Rewrite every one of the records, replacing "Return" with "Provide" and leaving everything else unchanged.

((

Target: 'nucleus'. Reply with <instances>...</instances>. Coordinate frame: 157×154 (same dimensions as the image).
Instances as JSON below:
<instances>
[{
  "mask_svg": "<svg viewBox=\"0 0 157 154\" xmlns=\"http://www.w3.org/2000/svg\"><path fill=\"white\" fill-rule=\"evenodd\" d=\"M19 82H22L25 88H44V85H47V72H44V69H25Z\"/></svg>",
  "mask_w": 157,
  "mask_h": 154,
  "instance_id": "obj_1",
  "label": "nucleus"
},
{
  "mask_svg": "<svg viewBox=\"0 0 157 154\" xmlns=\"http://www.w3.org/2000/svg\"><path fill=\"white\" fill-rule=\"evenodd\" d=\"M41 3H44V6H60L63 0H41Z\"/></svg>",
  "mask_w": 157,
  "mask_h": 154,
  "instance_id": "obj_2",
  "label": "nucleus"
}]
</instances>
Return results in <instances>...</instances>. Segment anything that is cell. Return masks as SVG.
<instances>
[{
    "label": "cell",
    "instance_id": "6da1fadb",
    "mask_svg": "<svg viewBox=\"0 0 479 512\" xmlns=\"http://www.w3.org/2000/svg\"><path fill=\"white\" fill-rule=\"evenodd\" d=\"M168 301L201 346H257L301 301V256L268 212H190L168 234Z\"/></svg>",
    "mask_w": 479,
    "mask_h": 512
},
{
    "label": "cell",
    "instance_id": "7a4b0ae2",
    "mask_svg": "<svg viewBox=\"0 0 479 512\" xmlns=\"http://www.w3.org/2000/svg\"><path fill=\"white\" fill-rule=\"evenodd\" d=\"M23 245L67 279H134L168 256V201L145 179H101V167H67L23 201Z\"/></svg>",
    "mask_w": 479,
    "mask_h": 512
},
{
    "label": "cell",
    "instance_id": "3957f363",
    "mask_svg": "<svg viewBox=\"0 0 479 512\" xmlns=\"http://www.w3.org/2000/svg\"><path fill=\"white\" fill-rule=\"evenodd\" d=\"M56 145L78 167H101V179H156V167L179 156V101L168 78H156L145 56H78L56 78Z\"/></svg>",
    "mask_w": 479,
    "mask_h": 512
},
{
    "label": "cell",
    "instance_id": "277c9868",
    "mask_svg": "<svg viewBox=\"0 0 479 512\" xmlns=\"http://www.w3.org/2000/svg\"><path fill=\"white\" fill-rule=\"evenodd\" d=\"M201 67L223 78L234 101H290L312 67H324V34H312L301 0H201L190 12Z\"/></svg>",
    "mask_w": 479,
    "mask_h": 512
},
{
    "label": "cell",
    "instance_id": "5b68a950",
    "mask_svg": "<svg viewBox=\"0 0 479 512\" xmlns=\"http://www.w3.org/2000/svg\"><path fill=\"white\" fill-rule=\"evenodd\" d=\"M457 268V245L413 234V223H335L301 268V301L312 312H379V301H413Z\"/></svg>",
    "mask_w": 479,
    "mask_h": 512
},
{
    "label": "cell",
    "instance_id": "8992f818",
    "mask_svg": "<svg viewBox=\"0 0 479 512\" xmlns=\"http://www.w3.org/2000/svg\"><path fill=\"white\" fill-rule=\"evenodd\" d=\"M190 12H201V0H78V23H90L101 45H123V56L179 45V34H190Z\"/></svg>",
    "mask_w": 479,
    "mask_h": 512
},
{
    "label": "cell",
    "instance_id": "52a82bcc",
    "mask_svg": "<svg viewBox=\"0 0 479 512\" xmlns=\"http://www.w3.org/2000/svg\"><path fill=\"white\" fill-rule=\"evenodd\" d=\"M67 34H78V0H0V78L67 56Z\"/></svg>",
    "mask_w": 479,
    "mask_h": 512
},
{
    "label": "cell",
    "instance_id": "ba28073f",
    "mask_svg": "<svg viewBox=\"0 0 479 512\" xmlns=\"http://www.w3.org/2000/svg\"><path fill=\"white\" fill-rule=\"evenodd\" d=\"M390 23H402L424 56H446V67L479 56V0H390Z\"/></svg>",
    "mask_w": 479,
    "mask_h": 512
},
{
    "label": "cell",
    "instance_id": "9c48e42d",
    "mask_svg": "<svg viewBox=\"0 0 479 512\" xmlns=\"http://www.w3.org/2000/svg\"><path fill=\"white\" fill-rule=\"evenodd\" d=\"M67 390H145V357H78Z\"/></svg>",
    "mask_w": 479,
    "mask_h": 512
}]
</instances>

))

* **Full solution**:
Target: 'nucleus'. Reply with <instances>...</instances>. Coordinate frame: 157×154 (same dimensions as the image).
Instances as JSON below:
<instances>
[{
  "mask_svg": "<svg viewBox=\"0 0 157 154\" xmlns=\"http://www.w3.org/2000/svg\"><path fill=\"white\" fill-rule=\"evenodd\" d=\"M19 82H22L25 88H44V85H47V72H44V69H25Z\"/></svg>",
  "mask_w": 157,
  "mask_h": 154,
  "instance_id": "obj_1",
  "label": "nucleus"
},
{
  "mask_svg": "<svg viewBox=\"0 0 157 154\" xmlns=\"http://www.w3.org/2000/svg\"><path fill=\"white\" fill-rule=\"evenodd\" d=\"M41 3H44V6H60L63 0H41Z\"/></svg>",
  "mask_w": 157,
  "mask_h": 154,
  "instance_id": "obj_2",
  "label": "nucleus"
}]
</instances>
Provide results in <instances>...</instances>. Segment anything that is cell. Provide masks as SVG.
<instances>
[{
    "label": "cell",
    "instance_id": "6da1fadb",
    "mask_svg": "<svg viewBox=\"0 0 479 512\" xmlns=\"http://www.w3.org/2000/svg\"><path fill=\"white\" fill-rule=\"evenodd\" d=\"M168 301L201 346H257L301 301V256L268 212H190L168 234Z\"/></svg>",
    "mask_w": 479,
    "mask_h": 512
},
{
    "label": "cell",
    "instance_id": "7a4b0ae2",
    "mask_svg": "<svg viewBox=\"0 0 479 512\" xmlns=\"http://www.w3.org/2000/svg\"><path fill=\"white\" fill-rule=\"evenodd\" d=\"M23 245L67 279H134L168 256V201L145 179H101V167H67L23 201Z\"/></svg>",
    "mask_w": 479,
    "mask_h": 512
},
{
    "label": "cell",
    "instance_id": "3957f363",
    "mask_svg": "<svg viewBox=\"0 0 479 512\" xmlns=\"http://www.w3.org/2000/svg\"><path fill=\"white\" fill-rule=\"evenodd\" d=\"M56 145L78 167H101V179H156V167L179 156V101L168 78H156L145 56H78L56 78Z\"/></svg>",
    "mask_w": 479,
    "mask_h": 512
},
{
    "label": "cell",
    "instance_id": "277c9868",
    "mask_svg": "<svg viewBox=\"0 0 479 512\" xmlns=\"http://www.w3.org/2000/svg\"><path fill=\"white\" fill-rule=\"evenodd\" d=\"M201 67L223 78L234 101H290L312 67H324V34H312L301 0H201L190 12Z\"/></svg>",
    "mask_w": 479,
    "mask_h": 512
},
{
    "label": "cell",
    "instance_id": "5b68a950",
    "mask_svg": "<svg viewBox=\"0 0 479 512\" xmlns=\"http://www.w3.org/2000/svg\"><path fill=\"white\" fill-rule=\"evenodd\" d=\"M457 268V245L413 234V223H335L301 268V301L312 312H379V301H413Z\"/></svg>",
    "mask_w": 479,
    "mask_h": 512
},
{
    "label": "cell",
    "instance_id": "8992f818",
    "mask_svg": "<svg viewBox=\"0 0 479 512\" xmlns=\"http://www.w3.org/2000/svg\"><path fill=\"white\" fill-rule=\"evenodd\" d=\"M190 12H201V0H78V23H90L101 45H123V56L179 45V34H190Z\"/></svg>",
    "mask_w": 479,
    "mask_h": 512
},
{
    "label": "cell",
    "instance_id": "52a82bcc",
    "mask_svg": "<svg viewBox=\"0 0 479 512\" xmlns=\"http://www.w3.org/2000/svg\"><path fill=\"white\" fill-rule=\"evenodd\" d=\"M67 34H78V0H0V78L67 56Z\"/></svg>",
    "mask_w": 479,
    "mask_h": 512
},
{
    "label": "cell",
    "instance_id": "ba28073f",
    "mask_svg": "<svg viewBox=\"0 0 479 512\" xmlns=\"http://www.w3.org/2000/svg\"><path fill=\"white\" fill-rule=\"evenodd\" d=\"M390 23H402L424 56H446V67L479 56V0H390Z\"/></svg>",
    "mask_w": 479,
    "mask_h": 512
},
{
    "label": "cell",
    "instance_id": "9c48e42d",
    "mask_svg": "<svg viewBox=\"0 0 479 512\" xmlns=\"http://www.w3.org/2000/svg\"><path fill=\"white\" fill-rule=\"evenodd\" d=\"M67 390H145V357H78Z\"/></svg>",
    "mask_w": 479,
    "mask_h": 512
}]
</instances>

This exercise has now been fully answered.